Interestingly, homologues of some of the PAR proteins have been found in other metazoans where they also have a polarized distribution. For instance, in Drosophila, bazooka encodes a PAR-3 homologue that localizes to the apical surface of epithelia cells and neuroblasts; moreover, bazooka is required for proper polarity in these cells (Kuchinke et al 1998). In mammalian epithelial cells, the PAR-3 homologue ASIP is present in apically located tight junctions, while a PAR-1 homologue localizes to the basolateral domain (Bohm et al 1997, Izumi et al 1998). These observations suggest that the function of PAR proteins in establishing cell polarity may have been significantly conserved across metazoan evolution.

In the one-cell stage C. elegans embryo, establishment of polarity by the PAR proteins leads in turn, among other things, to an asymmetric position of the anaphase spindle along the AP axis. Spindle positioning can be followed with great spatial and temporal resolution in living embryos using time-lapse differential interference contrast (DIC) microscopy (Fig. 1). The spindle is initially set up roughly in the cell centre (Fig. 1, top panel). Then, as the spindle elongates during anaphase B, the anterior spindle pole stays relatively put with respect to overall AP polarity, while the posterior spindle pole is displaced slightly towards the posterior.
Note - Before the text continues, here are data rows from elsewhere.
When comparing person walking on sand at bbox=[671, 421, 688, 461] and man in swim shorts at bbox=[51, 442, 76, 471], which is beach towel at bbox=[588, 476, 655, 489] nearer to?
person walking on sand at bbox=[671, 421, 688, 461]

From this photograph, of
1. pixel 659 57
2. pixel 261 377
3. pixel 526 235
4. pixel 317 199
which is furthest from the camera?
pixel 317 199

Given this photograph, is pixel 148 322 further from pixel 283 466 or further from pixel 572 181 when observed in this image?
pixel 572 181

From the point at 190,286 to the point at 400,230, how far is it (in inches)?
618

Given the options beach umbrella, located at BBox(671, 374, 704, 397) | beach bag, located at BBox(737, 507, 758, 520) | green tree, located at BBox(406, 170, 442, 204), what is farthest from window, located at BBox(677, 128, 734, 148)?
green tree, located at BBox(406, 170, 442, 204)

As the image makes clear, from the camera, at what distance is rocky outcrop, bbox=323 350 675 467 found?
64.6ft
This results in an asymmetric spindle position along the AP axis by the end of anaphase (Fig. 1, middle panel). As a result, the one-cell stage embryo divides asymmetrically, into a larger anterior blastomere and a smaller posterior one (Fig. 1, bottom panel). In embryos derived from par mutant hermaphrodites (hereafter referred to as par mutant embryos), posterior displacement does not take place and the first division is symmetric, most likely as a consequence of the earlier defects in establishing polarity along the AP axis (Kemphues et al1988).